Sotto la lente di ingrandimento dei magistrati ci sarebbe l’operazione condotta da Mauro Calamante, allora presidente di Atac, che decise, in accordo con Veltroni, di riportare all’interno di Atac la bigliettazione elettronica, togliendolo alla australiana Erg. Il rapporto con la Erg si era deteriorato per molti motivi: la difficoltà a reperire i biglietti, l’incasso che arrivava in forte ritardo, una dipendenza tecnologica di Atac troppo forte. La Erg, inoltre, aveva perso interesse perché l’affidamento, nel 1998, doveva riguardare tutto il Lazio, cosa che saltò per la contrarietà del presidente della Regione Francesco Storace. Alla riduzione dell’ordine corrispose uno scadimento del servizio. L’accordo raggiunto da Calamante per rescindere il rapporto prevedeva l’assunzione del personale Erg. Non fu una scelta industriale avventata, dice oggi un dirigente dell’Atac: «I costi delle provvigioni di vendita si sono dimezzati, dall’8% circa al 4%, compreso il costo del personale proveniente dall’Erg, II sistema di vendita è migliorato con le nostre biglietterie, sono aumentati gli abbonamenti con la politica tariffaria.

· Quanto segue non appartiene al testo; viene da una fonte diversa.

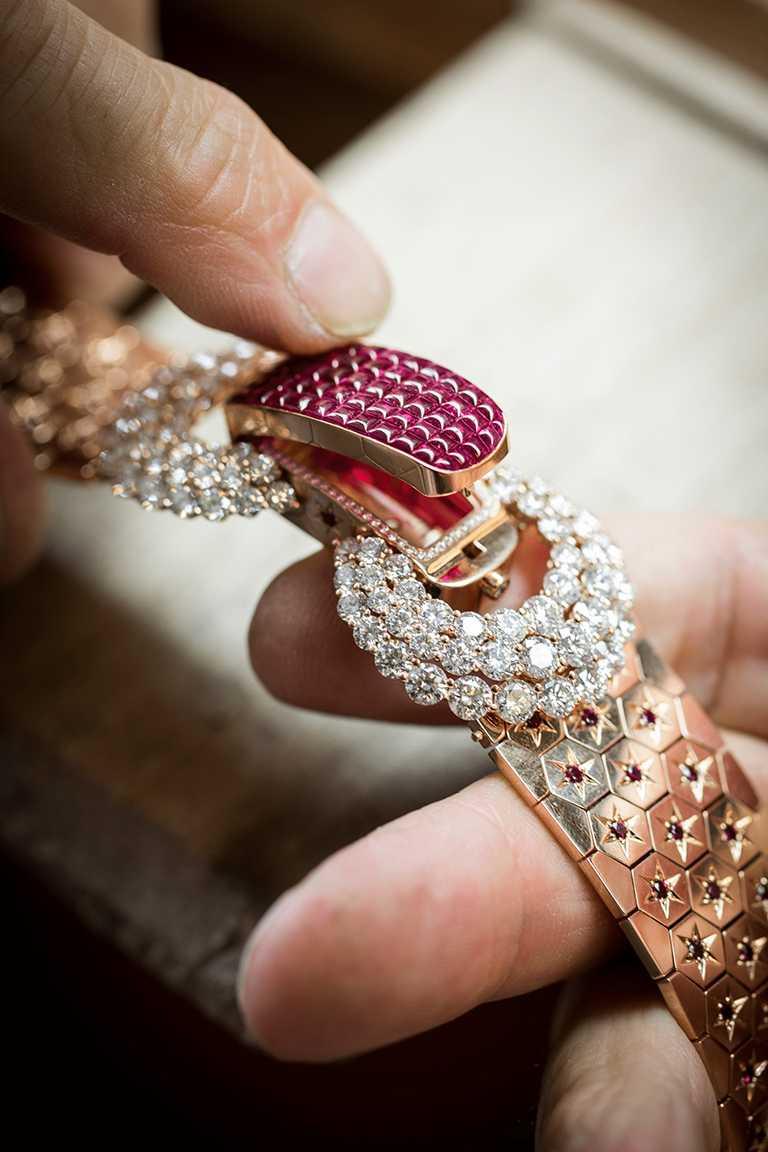 選用的紅寶石經固定後,完美覆蓋於鑲座表面,同時確認腕錶開合構件。(圖╱Van Cleef & Arpels提供)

Cosi l’investimento iniziale è stato ammortizzato».
LO STRANO CASO CASTALDO
L’altra questione su cui interrogarsi è l’attendibilità delle fonti del presunto scandalo e sulla sincerità dell’intento moralizzatore. Le due relazioni che circolano da tempo, l’una redatta da Croce e da altri cinque manager arrivati con Alemanno, la seconda affidata, dopo parentopoli, a Renato Castaldo, membro del collegio sindacale, riconfermato ad aprile, subito prima delle ultime elezioni, da Alemanno. È soprattutto su Castaldo che si addensano molte perplessità. La gestione di Atac in questi anni non ha certo brillato per trasparenza, le consulenze agli studi legali, compresi quelli interpellati per le suddette relazioni, gli affidamenti diretti sono metodologie adottate di prammatica. Ma il membro del collegio sindacale non sembra avere battuto ciglio. In più, ha percepito nel 2012 un compenso, per la sua attività sindacale, di 180.000 euro, disattendendo le indicazioni che venivano dall’azionista Campidoglio, che aveva indicato la cifra di 45.000 euro. Un vizio, questo delle superparcelle, che il dottor Castaldo si porta dietro da quando era sindaco all’Anas. Nel 2009 fu condannato dalla Corte dei conti perché presentò una parcella da un milione di euro e rotti come fosse un consulente esterno mentre, le verifiche che aveva svolto per conto dell’Ente che gestisce le autostrade, erano già previste dal suo contratto di membro del collegio sindacale. Mentre Renato Castaldo era all’Anas suo figlio Franco fu assunto e fece rapida carriera come dirigente.